The GPU contains four physical instances of both the CB and the DB. Each is capable of handling one quad per clock cycle for a total throughput of 16 pixels per clock cycle, or 12.8 Gpixel/sec. The CB is optimized for 64-bit-per-pixel types, so there is no local performance advantage in using smaller color formats, although there may still be a substantial bandwidth savings.

Because alpha-blending requires both a read and a write, it potentially consumes twice the bandwidth of opaque rendering, and for some color formats, it also runs at half rate computationally. Likewise, because depth testing involves a read from the depth buffer, and depth update involves a write to the depth buffer, enabling either state can reduce overall performance.

Depth and Stencil

The depth block occurs near the end of the logical rendering pipeline, after the pixel shader. In the GPU implementation, however, the DB and the CB can interact with rendering both before and after pixel shading, and the pipeline supports several types of optimized early decision pathways. Durango implements both hierarchical Z (Hi-Z) and early Z (and the same for stencil). Using careful driver and hardware logic, certain depth and color operations can be moved before the pixel shader, and in some cases, part or all of the cost of shading and rasterization can be avoided.
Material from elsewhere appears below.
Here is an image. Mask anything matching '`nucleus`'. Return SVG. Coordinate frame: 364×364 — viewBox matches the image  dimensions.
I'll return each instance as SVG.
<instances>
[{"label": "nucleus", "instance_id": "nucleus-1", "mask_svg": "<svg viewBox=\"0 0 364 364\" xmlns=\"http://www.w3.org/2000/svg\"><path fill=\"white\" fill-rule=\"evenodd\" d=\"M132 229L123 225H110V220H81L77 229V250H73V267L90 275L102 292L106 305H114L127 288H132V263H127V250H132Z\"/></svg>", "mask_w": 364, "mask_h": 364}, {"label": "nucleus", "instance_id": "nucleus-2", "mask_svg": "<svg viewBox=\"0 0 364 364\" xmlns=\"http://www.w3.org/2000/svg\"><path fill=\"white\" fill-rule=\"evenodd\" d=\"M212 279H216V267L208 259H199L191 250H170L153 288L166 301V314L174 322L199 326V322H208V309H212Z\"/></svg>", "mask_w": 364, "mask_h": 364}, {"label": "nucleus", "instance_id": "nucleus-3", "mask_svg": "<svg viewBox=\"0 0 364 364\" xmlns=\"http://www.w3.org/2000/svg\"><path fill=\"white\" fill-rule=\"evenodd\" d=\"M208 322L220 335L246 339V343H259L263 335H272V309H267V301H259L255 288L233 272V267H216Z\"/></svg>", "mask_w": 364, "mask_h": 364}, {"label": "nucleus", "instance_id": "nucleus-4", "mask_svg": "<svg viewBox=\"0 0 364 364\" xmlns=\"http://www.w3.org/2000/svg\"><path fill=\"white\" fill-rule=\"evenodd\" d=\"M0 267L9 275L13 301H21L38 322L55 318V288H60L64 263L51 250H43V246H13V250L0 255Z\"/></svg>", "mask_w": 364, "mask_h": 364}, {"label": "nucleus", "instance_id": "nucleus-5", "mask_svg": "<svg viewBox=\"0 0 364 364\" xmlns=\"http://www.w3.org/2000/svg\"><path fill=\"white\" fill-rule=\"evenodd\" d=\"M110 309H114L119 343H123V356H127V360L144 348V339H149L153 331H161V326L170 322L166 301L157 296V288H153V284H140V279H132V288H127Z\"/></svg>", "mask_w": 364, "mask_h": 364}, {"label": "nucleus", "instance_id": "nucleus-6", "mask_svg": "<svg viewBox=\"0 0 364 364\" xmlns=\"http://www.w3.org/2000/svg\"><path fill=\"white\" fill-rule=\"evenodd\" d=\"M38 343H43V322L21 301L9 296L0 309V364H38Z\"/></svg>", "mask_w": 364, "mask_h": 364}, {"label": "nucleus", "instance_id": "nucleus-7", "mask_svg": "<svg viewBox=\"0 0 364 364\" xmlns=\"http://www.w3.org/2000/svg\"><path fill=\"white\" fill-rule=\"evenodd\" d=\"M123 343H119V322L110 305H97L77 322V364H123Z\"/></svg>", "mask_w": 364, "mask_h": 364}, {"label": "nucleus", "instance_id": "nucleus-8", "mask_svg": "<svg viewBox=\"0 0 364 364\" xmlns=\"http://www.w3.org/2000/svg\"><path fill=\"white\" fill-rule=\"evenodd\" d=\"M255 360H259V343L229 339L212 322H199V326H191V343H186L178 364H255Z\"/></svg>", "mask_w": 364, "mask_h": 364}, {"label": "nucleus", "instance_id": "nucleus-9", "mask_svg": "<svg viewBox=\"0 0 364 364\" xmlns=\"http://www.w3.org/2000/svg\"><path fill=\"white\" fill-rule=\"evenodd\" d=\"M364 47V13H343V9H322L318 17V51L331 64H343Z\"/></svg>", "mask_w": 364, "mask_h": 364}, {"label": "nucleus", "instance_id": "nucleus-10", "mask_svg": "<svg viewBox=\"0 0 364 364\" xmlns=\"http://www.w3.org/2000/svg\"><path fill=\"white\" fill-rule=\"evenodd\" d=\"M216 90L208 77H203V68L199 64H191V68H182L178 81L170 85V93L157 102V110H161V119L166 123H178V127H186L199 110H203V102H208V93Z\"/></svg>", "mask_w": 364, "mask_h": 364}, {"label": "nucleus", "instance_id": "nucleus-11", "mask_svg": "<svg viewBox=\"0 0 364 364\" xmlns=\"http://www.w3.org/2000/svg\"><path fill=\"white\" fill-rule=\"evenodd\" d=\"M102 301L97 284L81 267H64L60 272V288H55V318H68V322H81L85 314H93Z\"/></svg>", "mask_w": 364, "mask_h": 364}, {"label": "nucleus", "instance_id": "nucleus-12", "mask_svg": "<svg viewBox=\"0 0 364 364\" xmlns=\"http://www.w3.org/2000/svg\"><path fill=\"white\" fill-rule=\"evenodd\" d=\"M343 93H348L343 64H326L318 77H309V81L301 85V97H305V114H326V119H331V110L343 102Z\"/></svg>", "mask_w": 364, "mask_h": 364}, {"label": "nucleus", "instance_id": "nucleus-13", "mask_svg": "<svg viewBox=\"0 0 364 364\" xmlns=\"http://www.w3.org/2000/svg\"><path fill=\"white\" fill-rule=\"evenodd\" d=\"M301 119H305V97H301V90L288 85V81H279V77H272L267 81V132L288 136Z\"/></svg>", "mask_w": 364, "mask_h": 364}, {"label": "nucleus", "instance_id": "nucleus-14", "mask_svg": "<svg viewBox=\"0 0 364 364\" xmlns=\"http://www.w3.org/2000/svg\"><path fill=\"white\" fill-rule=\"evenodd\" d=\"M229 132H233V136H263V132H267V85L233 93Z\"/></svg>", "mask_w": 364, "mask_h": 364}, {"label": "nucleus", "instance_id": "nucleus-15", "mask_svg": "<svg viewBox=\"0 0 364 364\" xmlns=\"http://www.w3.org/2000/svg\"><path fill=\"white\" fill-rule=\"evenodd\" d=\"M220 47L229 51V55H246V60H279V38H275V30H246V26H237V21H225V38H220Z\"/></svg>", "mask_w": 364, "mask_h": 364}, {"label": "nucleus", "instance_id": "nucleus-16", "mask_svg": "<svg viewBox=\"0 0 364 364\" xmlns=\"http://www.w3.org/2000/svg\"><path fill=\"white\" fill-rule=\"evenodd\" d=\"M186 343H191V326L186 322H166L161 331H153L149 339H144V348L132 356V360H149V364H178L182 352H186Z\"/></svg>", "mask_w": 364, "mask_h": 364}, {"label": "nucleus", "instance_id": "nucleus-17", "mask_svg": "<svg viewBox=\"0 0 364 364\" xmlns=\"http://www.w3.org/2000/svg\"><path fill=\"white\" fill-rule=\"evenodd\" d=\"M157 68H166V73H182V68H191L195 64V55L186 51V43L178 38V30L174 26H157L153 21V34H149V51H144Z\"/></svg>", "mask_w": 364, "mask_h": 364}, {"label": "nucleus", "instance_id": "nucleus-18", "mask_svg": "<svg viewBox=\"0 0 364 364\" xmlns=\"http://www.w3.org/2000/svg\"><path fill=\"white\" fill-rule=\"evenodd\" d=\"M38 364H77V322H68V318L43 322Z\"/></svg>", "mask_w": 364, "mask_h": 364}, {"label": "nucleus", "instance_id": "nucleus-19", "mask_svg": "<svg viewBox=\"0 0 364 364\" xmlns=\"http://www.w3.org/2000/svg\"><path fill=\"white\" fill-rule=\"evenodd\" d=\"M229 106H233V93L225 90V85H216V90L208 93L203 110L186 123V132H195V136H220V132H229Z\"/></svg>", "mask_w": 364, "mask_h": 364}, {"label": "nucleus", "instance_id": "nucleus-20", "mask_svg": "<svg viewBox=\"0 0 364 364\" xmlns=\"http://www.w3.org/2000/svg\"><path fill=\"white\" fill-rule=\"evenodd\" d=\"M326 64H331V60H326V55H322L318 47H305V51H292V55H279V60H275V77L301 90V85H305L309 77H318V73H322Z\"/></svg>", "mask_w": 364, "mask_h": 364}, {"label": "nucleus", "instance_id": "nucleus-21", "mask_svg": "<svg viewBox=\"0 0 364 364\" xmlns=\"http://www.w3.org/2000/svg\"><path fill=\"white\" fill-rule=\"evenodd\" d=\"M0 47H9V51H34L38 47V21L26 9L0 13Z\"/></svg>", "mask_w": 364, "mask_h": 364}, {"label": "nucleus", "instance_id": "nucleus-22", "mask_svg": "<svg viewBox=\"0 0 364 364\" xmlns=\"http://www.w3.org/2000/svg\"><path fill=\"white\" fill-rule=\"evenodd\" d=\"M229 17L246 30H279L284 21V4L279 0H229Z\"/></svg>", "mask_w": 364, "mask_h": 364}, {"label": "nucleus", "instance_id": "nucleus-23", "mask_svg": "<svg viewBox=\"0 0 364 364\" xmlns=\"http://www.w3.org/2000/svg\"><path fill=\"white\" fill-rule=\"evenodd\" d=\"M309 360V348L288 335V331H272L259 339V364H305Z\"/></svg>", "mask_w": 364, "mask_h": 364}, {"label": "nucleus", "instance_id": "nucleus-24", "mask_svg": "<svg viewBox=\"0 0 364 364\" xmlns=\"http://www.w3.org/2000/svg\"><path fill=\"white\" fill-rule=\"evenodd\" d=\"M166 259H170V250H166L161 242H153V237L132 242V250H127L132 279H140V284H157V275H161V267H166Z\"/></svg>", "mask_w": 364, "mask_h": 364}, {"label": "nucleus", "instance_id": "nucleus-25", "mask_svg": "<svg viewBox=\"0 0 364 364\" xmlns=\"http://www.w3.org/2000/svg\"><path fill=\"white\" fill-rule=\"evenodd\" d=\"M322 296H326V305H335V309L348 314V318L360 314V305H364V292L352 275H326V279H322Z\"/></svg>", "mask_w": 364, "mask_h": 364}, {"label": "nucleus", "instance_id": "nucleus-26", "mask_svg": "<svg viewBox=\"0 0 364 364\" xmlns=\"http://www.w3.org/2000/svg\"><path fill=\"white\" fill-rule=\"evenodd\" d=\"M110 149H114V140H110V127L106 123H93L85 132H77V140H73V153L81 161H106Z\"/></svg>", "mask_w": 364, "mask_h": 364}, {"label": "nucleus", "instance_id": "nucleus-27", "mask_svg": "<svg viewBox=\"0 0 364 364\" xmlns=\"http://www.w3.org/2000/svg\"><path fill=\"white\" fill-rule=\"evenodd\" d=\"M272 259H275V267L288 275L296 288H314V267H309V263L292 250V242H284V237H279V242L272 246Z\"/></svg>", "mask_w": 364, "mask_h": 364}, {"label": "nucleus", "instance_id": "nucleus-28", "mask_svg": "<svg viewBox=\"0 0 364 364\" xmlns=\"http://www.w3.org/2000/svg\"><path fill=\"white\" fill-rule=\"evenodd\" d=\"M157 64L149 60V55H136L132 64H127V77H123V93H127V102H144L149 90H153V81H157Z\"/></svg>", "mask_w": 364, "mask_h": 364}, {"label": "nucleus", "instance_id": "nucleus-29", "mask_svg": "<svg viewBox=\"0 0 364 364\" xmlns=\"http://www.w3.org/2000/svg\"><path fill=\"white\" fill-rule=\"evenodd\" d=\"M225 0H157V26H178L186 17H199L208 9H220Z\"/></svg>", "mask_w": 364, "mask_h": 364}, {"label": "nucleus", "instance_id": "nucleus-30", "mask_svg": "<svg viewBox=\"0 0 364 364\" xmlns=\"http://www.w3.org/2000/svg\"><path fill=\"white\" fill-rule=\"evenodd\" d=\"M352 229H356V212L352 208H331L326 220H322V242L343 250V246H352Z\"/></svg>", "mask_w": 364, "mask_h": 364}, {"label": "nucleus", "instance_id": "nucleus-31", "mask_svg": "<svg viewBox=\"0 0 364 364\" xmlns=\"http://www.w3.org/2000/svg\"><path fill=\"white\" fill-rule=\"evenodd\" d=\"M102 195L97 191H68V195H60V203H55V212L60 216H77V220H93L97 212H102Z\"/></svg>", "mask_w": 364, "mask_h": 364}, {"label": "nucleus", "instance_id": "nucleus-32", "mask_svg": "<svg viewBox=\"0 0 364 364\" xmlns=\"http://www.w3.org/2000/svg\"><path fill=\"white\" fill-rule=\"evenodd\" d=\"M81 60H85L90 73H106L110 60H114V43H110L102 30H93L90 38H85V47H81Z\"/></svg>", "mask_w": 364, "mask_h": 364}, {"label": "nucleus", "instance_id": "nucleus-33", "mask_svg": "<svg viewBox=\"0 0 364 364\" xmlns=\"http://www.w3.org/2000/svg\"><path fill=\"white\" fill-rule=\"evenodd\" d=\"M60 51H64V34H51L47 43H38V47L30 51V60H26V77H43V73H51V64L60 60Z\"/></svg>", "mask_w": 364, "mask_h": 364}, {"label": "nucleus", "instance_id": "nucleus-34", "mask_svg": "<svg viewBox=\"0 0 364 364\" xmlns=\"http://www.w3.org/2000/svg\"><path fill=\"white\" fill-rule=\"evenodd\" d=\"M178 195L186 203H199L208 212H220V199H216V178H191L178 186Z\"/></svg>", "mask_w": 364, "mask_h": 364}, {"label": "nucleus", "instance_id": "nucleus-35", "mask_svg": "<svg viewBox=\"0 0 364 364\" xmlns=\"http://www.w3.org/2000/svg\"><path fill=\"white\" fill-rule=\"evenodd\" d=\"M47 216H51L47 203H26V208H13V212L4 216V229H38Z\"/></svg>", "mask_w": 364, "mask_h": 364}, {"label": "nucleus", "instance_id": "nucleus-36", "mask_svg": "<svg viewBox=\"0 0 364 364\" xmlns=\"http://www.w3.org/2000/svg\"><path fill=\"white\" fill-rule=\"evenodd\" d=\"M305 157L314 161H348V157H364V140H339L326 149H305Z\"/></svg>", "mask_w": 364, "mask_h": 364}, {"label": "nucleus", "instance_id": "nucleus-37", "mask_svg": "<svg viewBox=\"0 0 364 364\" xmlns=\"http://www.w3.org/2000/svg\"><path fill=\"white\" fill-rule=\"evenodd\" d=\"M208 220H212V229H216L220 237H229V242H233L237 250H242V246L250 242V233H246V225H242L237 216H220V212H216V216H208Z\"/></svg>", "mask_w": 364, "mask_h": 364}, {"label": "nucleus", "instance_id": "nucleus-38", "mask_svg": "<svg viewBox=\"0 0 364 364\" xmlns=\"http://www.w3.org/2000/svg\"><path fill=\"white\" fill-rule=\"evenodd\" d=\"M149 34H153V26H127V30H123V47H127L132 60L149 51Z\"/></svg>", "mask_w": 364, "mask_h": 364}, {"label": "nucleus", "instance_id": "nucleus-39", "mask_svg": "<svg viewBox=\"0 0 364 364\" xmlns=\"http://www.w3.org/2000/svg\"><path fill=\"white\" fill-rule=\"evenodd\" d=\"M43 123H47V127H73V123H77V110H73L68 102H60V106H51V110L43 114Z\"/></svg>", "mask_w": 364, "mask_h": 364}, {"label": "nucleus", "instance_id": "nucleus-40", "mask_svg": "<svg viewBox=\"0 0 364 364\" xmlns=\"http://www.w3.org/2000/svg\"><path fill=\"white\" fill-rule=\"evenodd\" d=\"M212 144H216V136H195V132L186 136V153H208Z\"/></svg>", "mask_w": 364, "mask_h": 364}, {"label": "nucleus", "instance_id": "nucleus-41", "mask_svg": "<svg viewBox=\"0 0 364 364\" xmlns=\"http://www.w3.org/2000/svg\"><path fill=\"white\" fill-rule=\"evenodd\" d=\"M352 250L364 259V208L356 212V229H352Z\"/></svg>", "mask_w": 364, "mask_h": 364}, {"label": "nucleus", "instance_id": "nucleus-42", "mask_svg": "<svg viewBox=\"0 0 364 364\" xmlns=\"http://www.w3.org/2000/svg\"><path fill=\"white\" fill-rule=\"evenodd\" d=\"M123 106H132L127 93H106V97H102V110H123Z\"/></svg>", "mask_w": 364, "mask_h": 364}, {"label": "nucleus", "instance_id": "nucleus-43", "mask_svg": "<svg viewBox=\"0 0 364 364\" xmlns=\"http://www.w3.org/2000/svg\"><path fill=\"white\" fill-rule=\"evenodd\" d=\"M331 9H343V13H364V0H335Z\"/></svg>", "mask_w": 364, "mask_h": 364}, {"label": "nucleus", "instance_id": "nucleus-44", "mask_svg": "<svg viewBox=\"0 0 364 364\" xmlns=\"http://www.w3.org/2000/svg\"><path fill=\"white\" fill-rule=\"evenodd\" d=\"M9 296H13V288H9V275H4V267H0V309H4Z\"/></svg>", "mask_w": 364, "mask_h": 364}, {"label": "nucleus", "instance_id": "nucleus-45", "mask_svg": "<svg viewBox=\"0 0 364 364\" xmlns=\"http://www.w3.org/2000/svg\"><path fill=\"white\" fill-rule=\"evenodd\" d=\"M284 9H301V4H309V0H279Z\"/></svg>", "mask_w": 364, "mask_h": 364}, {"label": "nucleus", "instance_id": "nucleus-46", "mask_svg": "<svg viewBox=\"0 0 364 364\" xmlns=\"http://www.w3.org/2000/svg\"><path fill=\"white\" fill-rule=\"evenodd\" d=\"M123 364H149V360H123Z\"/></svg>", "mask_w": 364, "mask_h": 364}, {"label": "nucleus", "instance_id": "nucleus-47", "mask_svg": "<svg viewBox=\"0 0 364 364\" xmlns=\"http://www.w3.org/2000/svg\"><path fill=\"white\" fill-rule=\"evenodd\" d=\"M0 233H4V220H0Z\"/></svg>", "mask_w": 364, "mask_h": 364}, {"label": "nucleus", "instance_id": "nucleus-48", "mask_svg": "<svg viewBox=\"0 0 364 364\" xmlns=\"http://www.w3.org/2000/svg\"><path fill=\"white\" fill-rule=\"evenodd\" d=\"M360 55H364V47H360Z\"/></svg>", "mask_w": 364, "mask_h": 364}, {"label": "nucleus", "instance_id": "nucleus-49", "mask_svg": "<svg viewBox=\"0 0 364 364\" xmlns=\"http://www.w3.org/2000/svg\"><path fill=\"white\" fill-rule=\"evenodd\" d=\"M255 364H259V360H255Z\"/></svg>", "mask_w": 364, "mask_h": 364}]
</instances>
Depth and stencil are stored and handled separately by the hardware, even though syntactically they are treated as a unit. A read of depth/stencil is really two distinct operations, as is a write to depth/stencil. The driver implements the mixed format DXGI_FORMAT_D24_UNORM_S8_UINT by using two separate allocations: a 32-bit depth surface (with 8 bits of padding per sample) and an 8-bit stencil surface.

Antialiasing

The Durango GPU supports 2x, 4x, and 8x MSAA levels. It also implements a modified type of MSAA known as compressed AA. Compressed AA decouples two notions of sample:

  • Coverage sample–One of several screenspace positions generated by rasterization of one pixel
  • Surface sample– One of several entries representing a single pixel in a color or depth/stencil surface

 

Traditionally, coverage samples and surface samples match up one to one. In standard 4xMSAA, for example, a triangle may cover from zero to four samples of any given pixel, and a depth and a color are recorded for each covered sample.

Under compressed AA, there can be more coverage samples than surface samples. In other words, a triangle may still cover several screenspace locations per pixel, but the GPU does not allocate enough render target space to store a unique depth and color for each location. Hardware logic determines how to combine data from multiple coverage samples. In areas of the screen with extensive subpixel detail, this data reduction process is lossy, but the errors are generally unobjectionable. Compressed AA combines most of the quality benefits of high MSAA levels with the relaxed space requirements of lower MSAA levels.